3.6 Biodegradation of electrolyzed Metolcarb solution
The degree of decomposition of an organic substance and the time required for its decomposition and its sensitivity to the reaction medium can express its biodegradability.
BOD5 of a pesticide is used to determine the ability of this chemical product to react with the active clay used as an environmental medium of significant ecological character. However, the measurement of oxygen consumption is a suitable measure to assess its biodegradation.

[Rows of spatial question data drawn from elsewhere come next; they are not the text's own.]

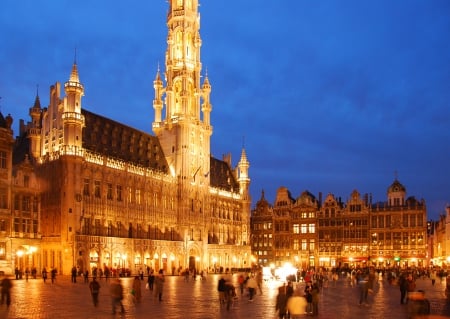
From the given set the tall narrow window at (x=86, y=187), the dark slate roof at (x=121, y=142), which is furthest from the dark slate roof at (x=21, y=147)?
the tall narrow window at (x=86, y=187)

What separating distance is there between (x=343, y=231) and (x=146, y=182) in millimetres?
46085

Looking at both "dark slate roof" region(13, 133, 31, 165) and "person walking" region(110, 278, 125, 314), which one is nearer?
"person walking" region(110, 278, 125, 314)

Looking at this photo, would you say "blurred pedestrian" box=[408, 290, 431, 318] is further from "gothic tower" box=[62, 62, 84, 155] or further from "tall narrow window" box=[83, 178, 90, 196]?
"tall narrow window" box=[83, 178, 90, 196]

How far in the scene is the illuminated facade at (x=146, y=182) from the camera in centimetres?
7062

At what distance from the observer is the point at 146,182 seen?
8338 centimetres

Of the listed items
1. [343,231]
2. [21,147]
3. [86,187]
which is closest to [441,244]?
[343,231]

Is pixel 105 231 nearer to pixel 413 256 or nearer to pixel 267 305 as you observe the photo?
pixel 267 305

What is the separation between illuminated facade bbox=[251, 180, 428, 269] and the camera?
360ft

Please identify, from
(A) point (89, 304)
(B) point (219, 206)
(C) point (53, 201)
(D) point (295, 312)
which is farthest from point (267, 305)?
(B) point (219, 206)

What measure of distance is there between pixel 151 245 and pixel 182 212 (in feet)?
29.6

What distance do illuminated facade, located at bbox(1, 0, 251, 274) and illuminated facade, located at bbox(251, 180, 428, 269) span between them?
44.4ft

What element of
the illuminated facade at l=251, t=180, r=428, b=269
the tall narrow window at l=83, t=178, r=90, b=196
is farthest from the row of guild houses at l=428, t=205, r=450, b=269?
the tall narrow window at l=83, t=178, r=90, b=196

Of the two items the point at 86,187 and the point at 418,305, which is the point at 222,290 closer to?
the point at 418,305

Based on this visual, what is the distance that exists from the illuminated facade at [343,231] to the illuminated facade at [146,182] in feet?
44.4
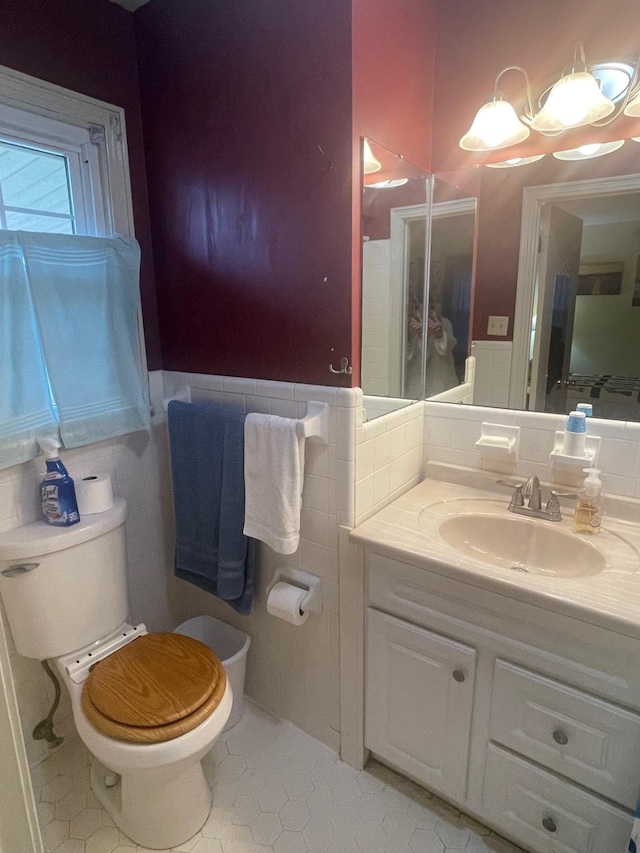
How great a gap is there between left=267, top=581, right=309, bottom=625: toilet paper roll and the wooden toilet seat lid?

Generally we follow the biodegradation of Metolcarb by testing the evolution of the solution during this study. clay is a locally abundant material, very diverse and treated before its utilization in this research part. Thus the solution of Metolcarb electrolyzed by the electro Fenton process is mixed with the reagents described in 2.5. This experimental technique allows to the measurements of the Biological Oxygen Demand (BOD5) of Metolcarb which having certain physico chemical properties while having others. The biodegradation of Metolcarb is investigated after its electrochemical treatment at current intensities 100 mA and 800 mA and during 3 hours. The results of the measurements in this paragraph correspond to the determination of the ratios of the Chemical oxygen demand and the Biological Oxygen Demand. Then, the found COD / BOD5 ratios indicate the biodegradability of Metolcarb using the same experimental method.These ratios are 1.4 and 0.2 at current intensities 100 mA and 800 mA respectively. It is then noted that the two ratios are less than 5. We deduce that the Metolcarb is biodegradable after its two electrolyses by electro Fenton process. Indeed, by increasing the electric current, the COD / BOD5 ratio decreases and Metolcarb is more biodegradable.